Soundwave was insane. That was something we never expected to happen, then one day I get woken up by a call saying “Hey, would Life Pilot like to play main stage at Soundwave?” That year’s lineup was insane. We were playing on the same stage as bands like Linkin Park, Stone Sour, Blink 182, and freaking Metallica! We’re hanging backstage seeing all these road cases covered in band logos we all grew up idolising, it was super surreal. It wasn’t without its setbacks though. We had to shorten our set last minute due to some event delays, it was disgustingly hot up there, we all almost had heat stroke by the end, I managed to crush my toe with my cymbal case right before we went on and was convinced I’d broken my toe, but I didn’t dare look at it til afterward, and Nick split his bass in half. Mind you, he did throw it about 40ft in the air and let it crash to the ground… soooo… I guess that was the desired result. 
  • Do you have any crazy touring stories? 
Many, haha. Weird things seem to happen at our gigs. We’ve had guys run up on stage and beg Angus to slap them in the face with their thongs, we had a guy once find a roll of gaff tape and start sticking us to our instruments while playing, we’ve had countless people invade the stage and jump through the drum kit. People pick up little Nick and run him around the room, I’ve had people steal parts of the drum kit mid-set and run off with things. Outside of the gigs we’ve thankfully not had too much craziness happen. Those are the times you want to be a little more low-key. 
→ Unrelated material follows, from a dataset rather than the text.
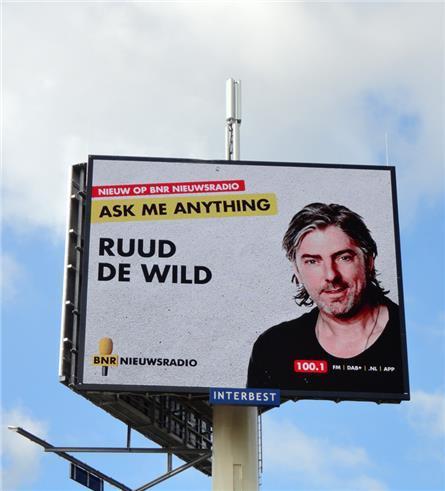 Ruud de Wild wil 'nieuws met een lach' in nieuw radioprogramma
  • Where do you hope to see Life Pilot go from here? 
Wherever we can. As I said we’ll be putting out more music this year, and a lot more touring. We’ve discussed the possibilities of getting over to Japan or S.E. Asia, which would be wild. Beyond that, it’s anyone’s guess, but we’ll always keep doing what we’re doing for ourselves and the people who enjoy it. There’s a whole lot more Life Pilot to come over the next few years.